My take: Early feedback from Reddit indicates that this is a special version of Claude Sonnet 4 with more knowledge of SwiftUI and Apple frameworks than the regular version of Claude Sonnet 4 accessible through Claude Code. If this is true then I fully expect we could expect many different versions of Claude 4 Sonnet in the coming months – how about a Claude 4 Sonnet specifically built for Android/Kotlin? If you are an Xcode developer then try it out and let me know in the comments how it worked for you.
Alibaba Open-Sources Wan2.2-S2V Audio-to-Video AI Model
https://www.alibabacloud.com/en/press-room/alibaba-introduces-open-source-model-for-digital?_p_lc=1
The News:
- Alibaba released Wan2.2-S2V, a 14-billion parameter open-source model that transforms single portrait photos and audio clips into “film-quality” animated videos.

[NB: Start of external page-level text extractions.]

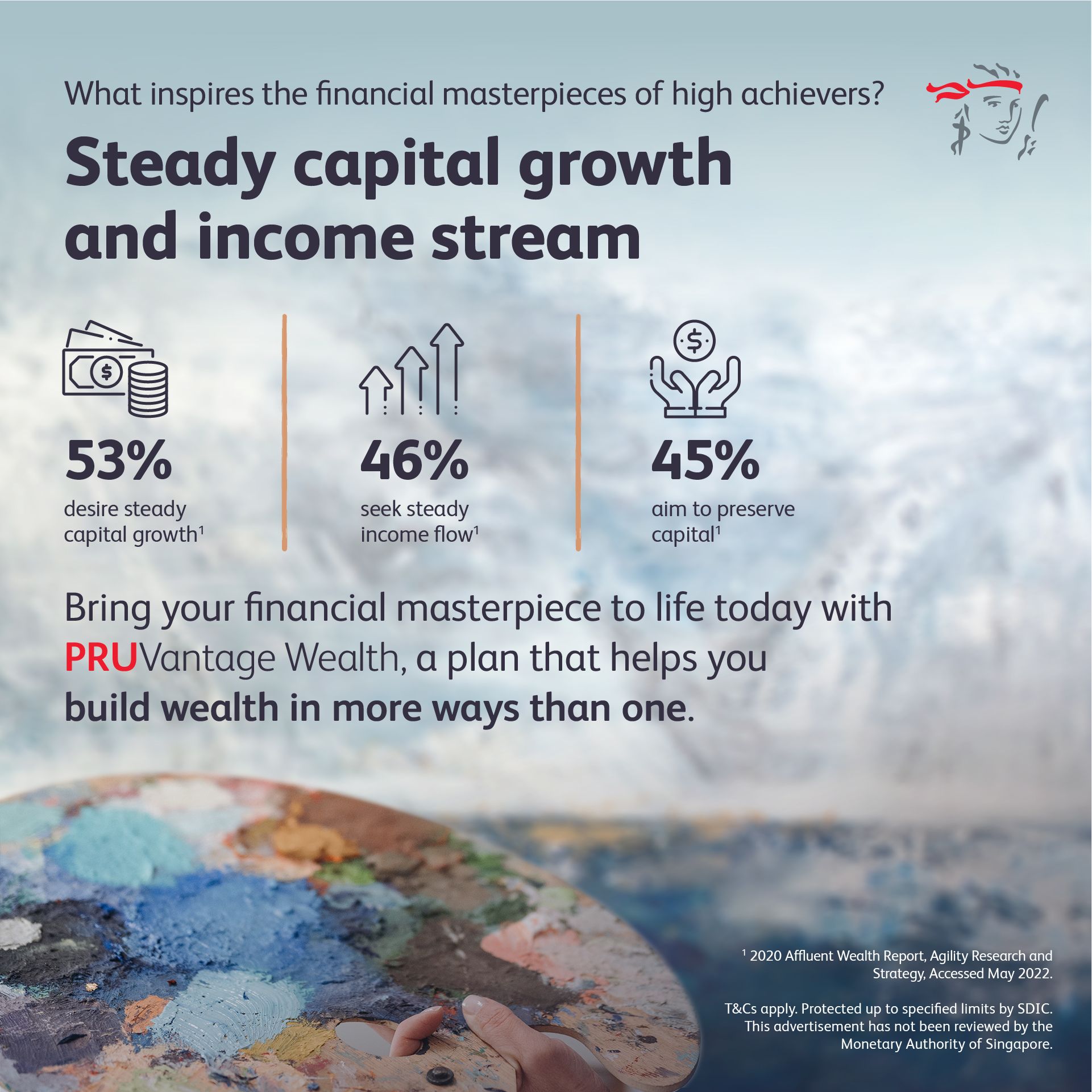 What inspires the financial masterpieces of high achievers?

Steady capital growth and income stream

53%
desire steady capital growth$^1$

46%
seek steady income flow$^1$

45%
aim to preserve capital$^1$

Bring your financial masterpiece to life today with PRUVantage Wealth, a plan that helps you build wealth in more ways than one.

$^1$ 2020 Affluent Wealth Report, Agility Research and Strategy, Accessed May 2022.

T&Cs apply. Protected up to specified limits by SDIC. This advertisement has not been reviewed by the Monetary Authority of Singapore.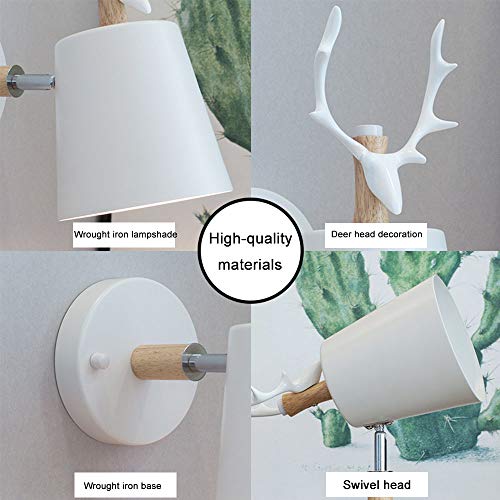 Wrought iron lampshade

High-quality materials

Deer head decoration

Wrought iron base

Swivel head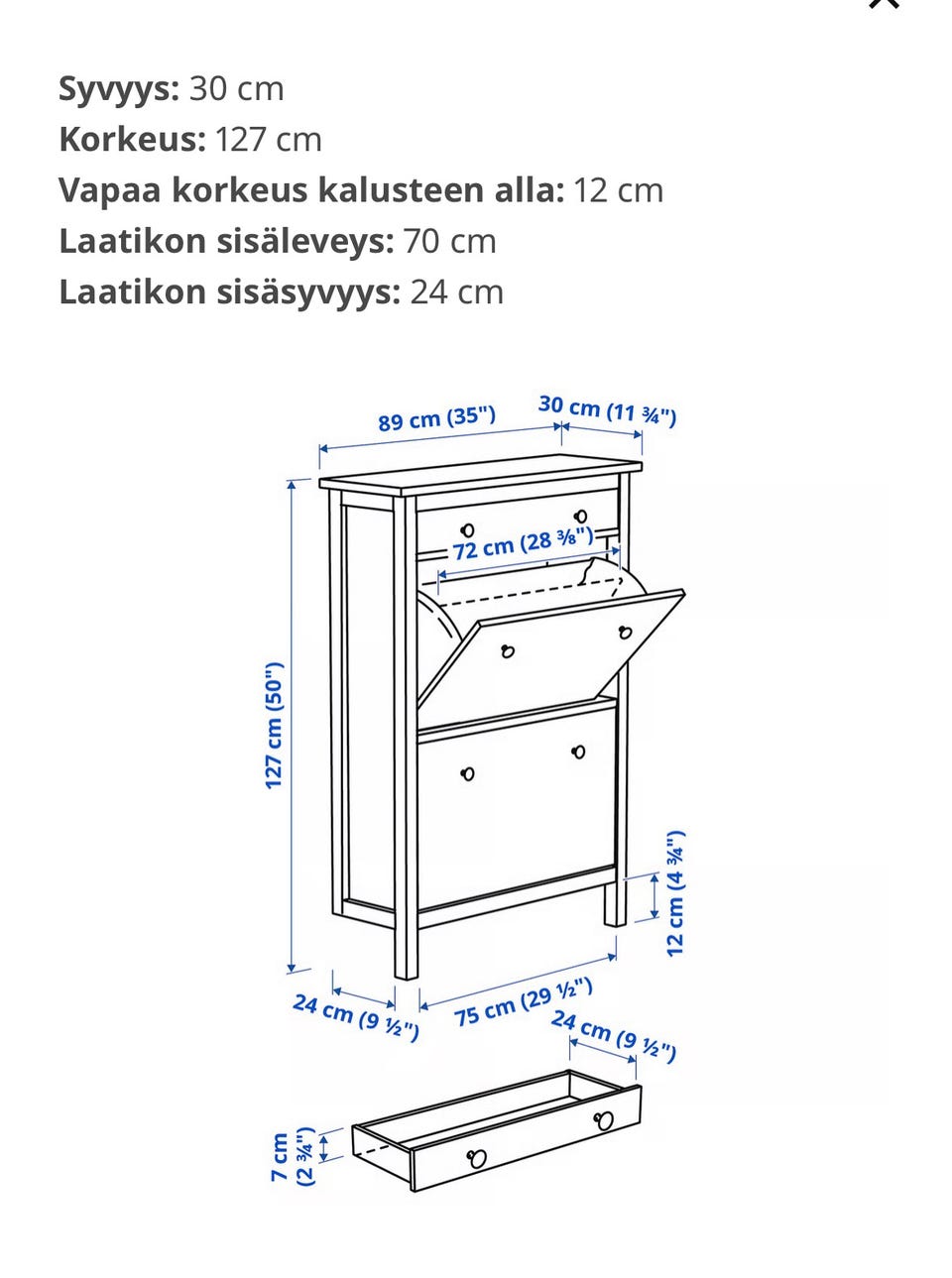 Syvyys: 30 cm
Korkeus: 127 cm
Vapaa korkeus kalusteen alla: 12 cm
Laatikon sisäleveys: 70 cm
Laatikon sisäsyvyys: 24 cm

89 cm (35")
30 cm (11 ¾")
72 cm (28 ⅜")
127 cm (50")
12 cm (4 ¾")
24 cm (9 ½")
75 cm (29 ½")
24 cm (9 ½")
7 cm (2 ¾")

- The model generates realistic facial expressions, body movements, and natural lip synchronization for dialogue, singing, and performance content across multiple framing options including portrait, bust, and full-body perspectives.
- It supports both cartoon characters and human avatars, processes multiple characters within scenes, and outputs videos at 480P and 720P resolutions.
- The model is open-source and available for download on Hugging Face, GitHub, and ModelScope platforms.
My take: The AI movements generated by the model are clearly well-synced to the audio but they all look artificial and jumpy. Maybe it works for short clips on social media channels, but this is definitely not capable of “realistic visual effects” as announced. Still it’s open source, so if you want to play around with it go ahead. But don’t expect something capable of producing cinematic quality video.